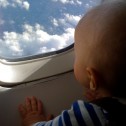 Cómo viajar con los bebés y niños en el avión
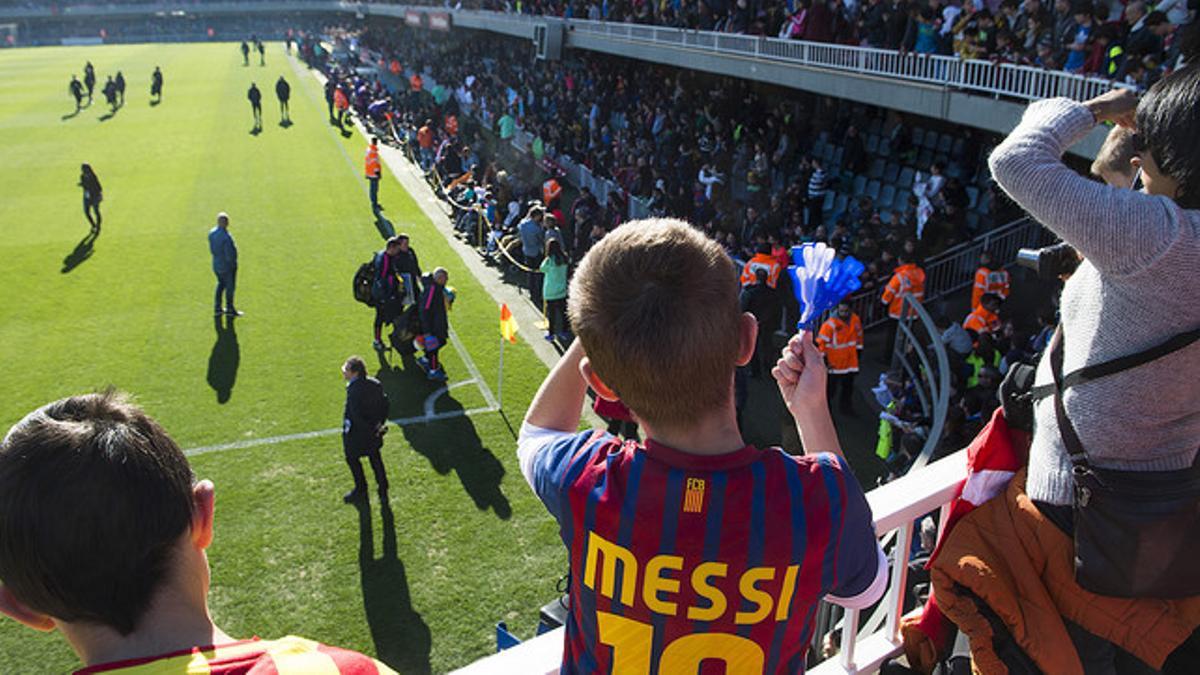 Un niño con una camiseta de Messi, durante el entrenamiento de puertas abiertas en el Miniestadi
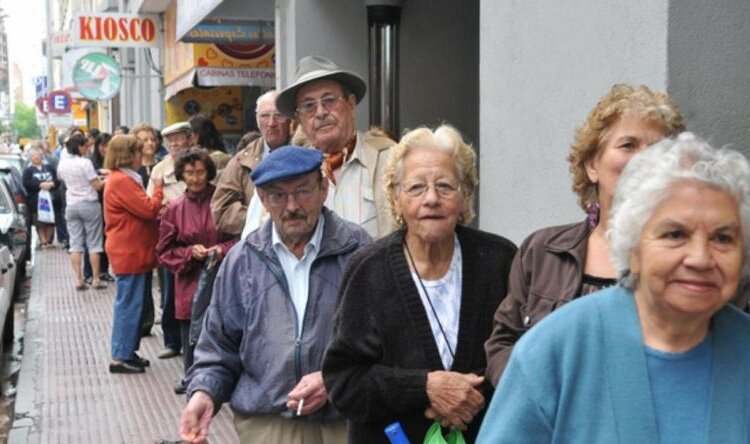 Jubilados: 17% de aumento y bono de 15 mil pesos durante tres meses para los que cobran la mínima
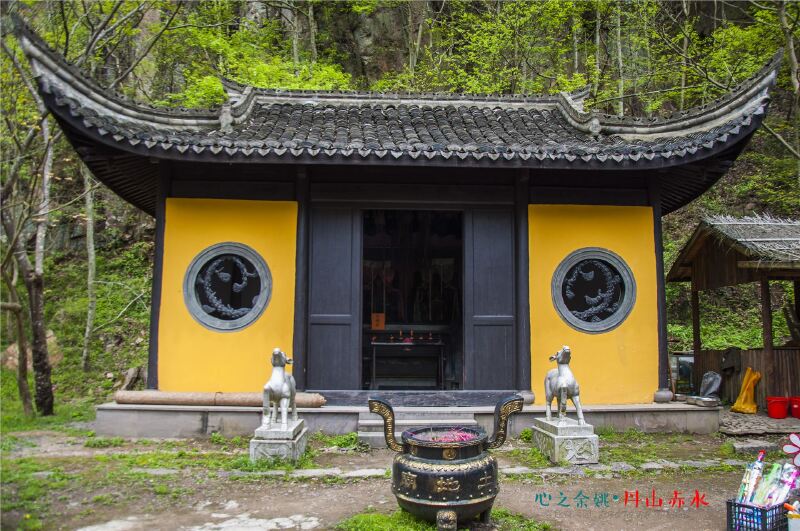 土地庙:据说奉土地神可保年岁丰收,全家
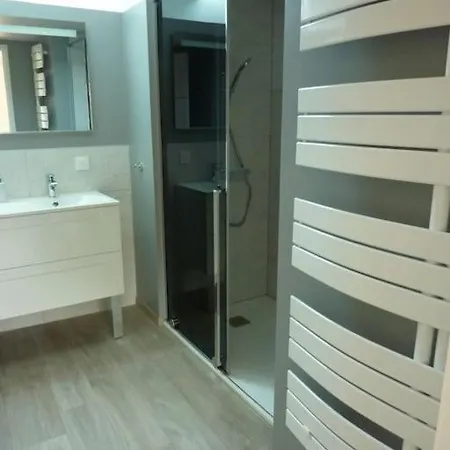 Maison Rénovée Dans Le Bocage Normand Avec Jacuzzi Hébergement de vacances *
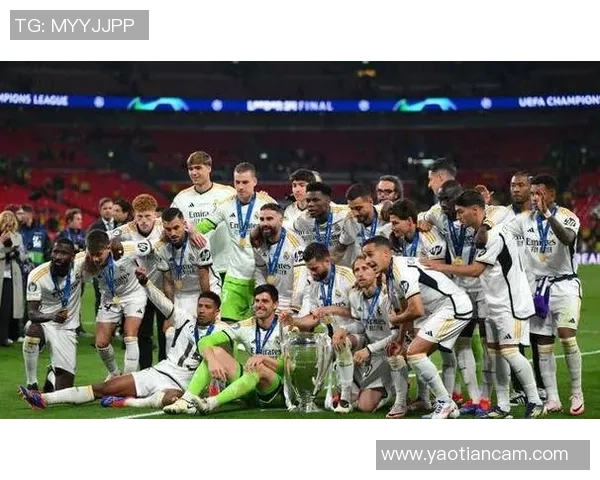 欧冠震撼时刻那不勒斯与皇马战成平局乌龙球成比赛转折点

--- --- ---

Please retype the entries above word for word, but only from the line containing "Jubilados: 17% de" through the last line, and without the pictures.

* Exercise solution *
 Jubilados: 17% de aumento y bono de 15 mil pesos durante tres meses para los que cobran la mínima
 土地庙:据说奉土地神可保年岁丰收,全家
 Maison Rénovée Dans Le Bocage Normand Avec Jacuzzi Hébergement de vacances *
 欧冠震撼时刻那不勒斯与皇马战成平局乌龙球成比赛转折点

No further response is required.